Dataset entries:

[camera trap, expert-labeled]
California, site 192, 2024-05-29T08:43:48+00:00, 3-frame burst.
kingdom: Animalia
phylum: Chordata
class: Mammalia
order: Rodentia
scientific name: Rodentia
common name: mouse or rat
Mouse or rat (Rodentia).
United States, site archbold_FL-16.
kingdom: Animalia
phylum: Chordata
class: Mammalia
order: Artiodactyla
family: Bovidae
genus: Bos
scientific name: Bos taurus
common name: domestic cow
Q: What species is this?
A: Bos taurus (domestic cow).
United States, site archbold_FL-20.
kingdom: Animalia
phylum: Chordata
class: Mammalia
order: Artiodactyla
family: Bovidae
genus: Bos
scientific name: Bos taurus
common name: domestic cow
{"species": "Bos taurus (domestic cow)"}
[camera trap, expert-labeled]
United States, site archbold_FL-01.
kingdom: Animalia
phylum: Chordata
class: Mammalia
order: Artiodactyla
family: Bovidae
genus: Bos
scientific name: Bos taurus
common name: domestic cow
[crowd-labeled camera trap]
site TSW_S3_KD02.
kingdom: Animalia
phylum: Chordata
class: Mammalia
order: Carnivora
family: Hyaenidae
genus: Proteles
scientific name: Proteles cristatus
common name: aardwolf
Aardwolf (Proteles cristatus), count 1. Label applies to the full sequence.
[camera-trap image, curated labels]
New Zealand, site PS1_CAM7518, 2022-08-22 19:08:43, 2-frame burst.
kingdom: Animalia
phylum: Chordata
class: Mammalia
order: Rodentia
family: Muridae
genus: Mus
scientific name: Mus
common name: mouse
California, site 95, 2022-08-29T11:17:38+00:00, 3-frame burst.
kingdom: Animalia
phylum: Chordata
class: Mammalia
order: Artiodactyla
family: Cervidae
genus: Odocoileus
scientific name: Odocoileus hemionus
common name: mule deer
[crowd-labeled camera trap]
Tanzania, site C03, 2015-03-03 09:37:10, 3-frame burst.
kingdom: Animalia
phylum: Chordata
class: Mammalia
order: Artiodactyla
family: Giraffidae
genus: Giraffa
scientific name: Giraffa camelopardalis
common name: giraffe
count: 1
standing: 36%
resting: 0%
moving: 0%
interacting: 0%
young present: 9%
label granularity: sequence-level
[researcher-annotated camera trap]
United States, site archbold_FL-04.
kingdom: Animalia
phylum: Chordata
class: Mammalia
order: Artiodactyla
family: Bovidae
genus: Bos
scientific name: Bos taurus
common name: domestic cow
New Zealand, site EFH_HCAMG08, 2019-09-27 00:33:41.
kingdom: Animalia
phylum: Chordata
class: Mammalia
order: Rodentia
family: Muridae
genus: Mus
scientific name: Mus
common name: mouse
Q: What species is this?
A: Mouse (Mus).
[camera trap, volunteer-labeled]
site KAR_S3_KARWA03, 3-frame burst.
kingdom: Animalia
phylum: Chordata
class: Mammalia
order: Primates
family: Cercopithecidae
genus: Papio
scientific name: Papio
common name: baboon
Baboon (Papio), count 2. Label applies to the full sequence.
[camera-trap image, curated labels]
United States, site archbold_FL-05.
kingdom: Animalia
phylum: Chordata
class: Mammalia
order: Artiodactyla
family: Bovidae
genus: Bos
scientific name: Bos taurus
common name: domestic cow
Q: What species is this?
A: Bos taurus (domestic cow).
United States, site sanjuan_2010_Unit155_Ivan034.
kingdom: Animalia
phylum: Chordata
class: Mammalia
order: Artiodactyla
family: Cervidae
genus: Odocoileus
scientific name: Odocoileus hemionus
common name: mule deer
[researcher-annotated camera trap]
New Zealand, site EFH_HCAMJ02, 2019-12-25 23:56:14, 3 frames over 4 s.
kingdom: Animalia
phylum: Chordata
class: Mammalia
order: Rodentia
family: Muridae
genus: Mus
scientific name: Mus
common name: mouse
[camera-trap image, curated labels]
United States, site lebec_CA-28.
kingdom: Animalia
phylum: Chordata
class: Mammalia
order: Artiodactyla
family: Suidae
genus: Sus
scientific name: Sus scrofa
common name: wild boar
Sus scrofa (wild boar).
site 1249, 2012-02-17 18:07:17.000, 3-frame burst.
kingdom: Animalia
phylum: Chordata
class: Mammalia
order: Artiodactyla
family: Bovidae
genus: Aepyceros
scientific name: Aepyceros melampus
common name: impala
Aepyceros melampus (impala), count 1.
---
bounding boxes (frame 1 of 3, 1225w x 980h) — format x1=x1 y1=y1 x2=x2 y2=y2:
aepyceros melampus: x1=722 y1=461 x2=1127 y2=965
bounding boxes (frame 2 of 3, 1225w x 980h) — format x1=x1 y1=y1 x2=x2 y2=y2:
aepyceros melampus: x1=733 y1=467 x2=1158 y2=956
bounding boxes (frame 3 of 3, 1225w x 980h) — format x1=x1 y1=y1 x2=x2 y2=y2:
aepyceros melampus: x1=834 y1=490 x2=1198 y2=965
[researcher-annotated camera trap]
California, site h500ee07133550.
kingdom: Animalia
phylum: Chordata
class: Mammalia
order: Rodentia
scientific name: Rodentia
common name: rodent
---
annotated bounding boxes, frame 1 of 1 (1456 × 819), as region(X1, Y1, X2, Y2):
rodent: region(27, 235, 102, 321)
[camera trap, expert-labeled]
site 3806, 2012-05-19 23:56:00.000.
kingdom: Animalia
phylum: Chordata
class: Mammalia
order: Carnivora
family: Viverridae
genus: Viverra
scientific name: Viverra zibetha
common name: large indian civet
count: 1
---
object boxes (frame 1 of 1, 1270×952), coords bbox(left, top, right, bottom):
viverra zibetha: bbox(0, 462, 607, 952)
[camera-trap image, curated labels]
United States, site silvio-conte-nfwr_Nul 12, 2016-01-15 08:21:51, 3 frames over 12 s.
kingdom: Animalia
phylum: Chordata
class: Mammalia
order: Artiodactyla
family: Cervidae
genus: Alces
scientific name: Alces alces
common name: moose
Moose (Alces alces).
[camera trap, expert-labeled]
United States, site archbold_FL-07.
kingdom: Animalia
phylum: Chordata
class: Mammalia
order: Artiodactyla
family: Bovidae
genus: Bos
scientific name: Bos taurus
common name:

▶ Exercise instructions: An exact copy of every record above is required.

▶ Solution below:
[camera trap, expert-labeled]
California, site 192, 2024-05-29T08:43:48+00:00, 3-frame burst.
kingdom: Animalia
phylum: Chordata
class: Mammalia
order: Rodentia
scientific name: Rodentia
common name: mouse or rat
Mouse or rat (Rodentia).
United States, site archbold_FL-16.
kingdom: Animalia
phylum: Chordata
class: Mammalia
order: Artiodactyla
family: Bovidae
genus: Bos
scientific name: Bos taurus
common name: domestic cow
Q: What species is this?
A: Bos taurus (domestic cow).
United States, site archbold_FL-20.
kingdom: Animalia
phylum: Chordata
class: Mammalia
order: Artiodactyla
family: Bovidae
genus: Bos
scientific name: Bos taurus
common name: domestic cow
{"species": "Bos taurus (domestic cow)"}
[camera trap, expert-labeled]
United States, site archbold_FL-01.
kingdom: Animalia
phylum: Chordata
class: Mammalia
order: Artiodactyla
family: Bovidae
genus: Bos
scientific name: Bos taurus
common name: domestic cow
[crowd-labeled camera trap]
site TSW_S3_KD02.
kingdom: Animalia
phylum: Chordata
class: Mammalia
order: Carnivora
family: Hyaenidae
genus: Proteles
scientific name: Proteles cristatus
common name: aardwolf
Aardwolf (Proteles cristatus), count 1. Label applies to the full sequence.
[camera-trap image, curated labels]
New Zealand, site PS1_CAM7518, 2022-08-22 19:08:43, 2-frame burst.
kingdom: Animalia
phylum: Chordata
class: Mammalia
order: Rodentia
family: Muridae
genus: Mus
scientific name: Mus
common name: mouse
California, site 95, 2022-08-29T11:17:38+00:00, 3-frame burst.
kingdom: Animalia
phylum: Chordata
class: Mammalia
order: Artiodactyla
family: Cervidae
genus: Odocoileus
scientific name: Odocoileus hemionus
common name: mule deer
[crowd-labeled camera trap]
Tanzania, site C03, 2015-03-03 09:37:10, 3-frame burst.
kingdom: Animalia
phylum: Chordata
class: Mammalia
order: Artiodactyla
family: Giraffidae
genus: Giraffa
scientific name: Giraffa camelopardalis
common name: giraffe
count: 1
standing: 36%
resting: 0%
moving: 0%
interacting: 0%
young present: 9%
label granularity: sequence-level
[researcher-annotated camera trap]
United States, site archbold_FL-04.
kingdom: Animalia
phylum: Chordata
class: Mammalia
order: Artiodactyla
family: Bovidae
genus: Bos
scientific name: Bos taurus
common name: domestic cow
New Zealand, site EFH_HCAMG08, 2019-09-27 00:33:41.
kingdom: Animalia
phylum: Chordata
class: Mammalia
order: Rodentia
family: Muridae
genus: Mus
scientific name: Mus
common name: mouse
Q: What species is this?
A: Mouse (Mus).
[camera trap, volunteer-labeled]
site KAR_S3_KARWA03, 3-frame burst.
kingdom: Animalia
phylum: Chordata
class: Mammalia
order: Primates
family: Cercopithecidae
genus: Papio
scientific name: Papio
common name: baboon
Baboon (Papio), count 2. Label applies to the full sequence.
[camera-trap image, curated labels]
United States, site archbold_FL-05.
kingdom: Animalia
phylum: Chordata
class: Mammalia
order: Artiodactyla
family: Bovidae
genus: Bos
scientific name: Bos taurus
common name: domestic cow
Q: What species is this?
A: Bos taurus (domestic cow).
United States, site sanjuan_2010_Unit155_Ivan034.
kingdom: Animalia
phylum: Chordata
class: Mammalia
order: Artiodactyla
family: Cervidae
genus: Odocoileus
scientific name: Odocoileus hemionus
common name: mule deer
[researcher-annotated camera trap]
New Zealand, site EFH_HCAMJ02, 2019-12-25 23:56:14, 3 frames over 4 s.
kingdom: Animalia
phylum: Chordata
class: Mammalia
order: Rodentia
family: Muridae
genus: Mus
scientific name: Mus
common name: mouse
[camera-trap image, curated labels]
United States, site lebec_CA-28.
kingdom: Animalia
phylum: Chordata
class: Mammalia
order: Artiodactyla
family: Suidae
genus: Sus
scientific name: Sus scrofa
common name: wild boar
Sus scrofa (wild boar).
site 1249, 2012-02-17 18:07:17.000, 3-frame burst.
kingdom: Animalia
phylum: Chordata
class: Mammalia
order: Artiodactyla
family: Bovidae
genus: Aepyceros
scientific name: Aepyceros melampus
common name: impala
Aepyceros melampus (impala), count 1.
---
bounding boxes (frame 1 of 3, 1225w x 980h) — format x1=x1 y1=y1 x2=x2 y2=y2:
aepyceros melampus: x1=722 y1=461 x2=1127 y2=965
bounding boxes (frame 2 of 3, 1225w x 980h) — format x1=x1 y1=y1 x2=x2 y2=y2:
aepyceros melampus: x1=733 y1=467 x2=1158 y2=956
bounding boxes (frame 3 of 3, 1225w x 980h) — format x1=x1 y1=y1 x2=x2 y2=y2:
aepyceros melampus: x1=834 y1=490 x2=1198 y2=965
[researcher-annotated camera trap]
California, site h500ee07133550.
kingdom: Animalia
phylum: Chordata
class: Mammalia
order: Rodentia
scientific name: Rodentia
common name: rodent
---
annotated bounding boxes, frame 1 of 1 (1456 × 819), as region(X1, Y1, X2, Y2):
rodent: region(27, 235, 102, 321)
[camera trap, expert-labeled]
site 3806, 2012-05-19 23:56:00.000.
kingdom: Animalia
phylum: Chordata
class: Mammalia
order: Carnivora
family: Viverridae
genus: Viverra
scientific name: Viverra zibetha
common name: large indian civet
count: 1
---
object boxes (frame 1 of 1, 1270×952), coords bbox(left, top, right, bottom):
viverra zibetha: bbox(0, 462, 607, 952)
[camera-trap image, curated labels]
United States, site silvio-conte-nfwr_Nul 12, 2016-01-15 08:21:51, 3 frames over 12 s.
kingdom: Animalia
phylum: Chordata
class: Mammalia
order: Artiodactyla
family: Cervidae
genus: Alces
scientific name: Alces alces
common name: moose
Moose (Alces alces).
[camera trap, expert-labeled]
United States, site archbold_FL-07.
kingdom: Animalia
phylum: Chordata
class: Mammalia
order: Artiodactyla
family: Bovidae
genus: Bos
scientific name: Bos taurus
common name:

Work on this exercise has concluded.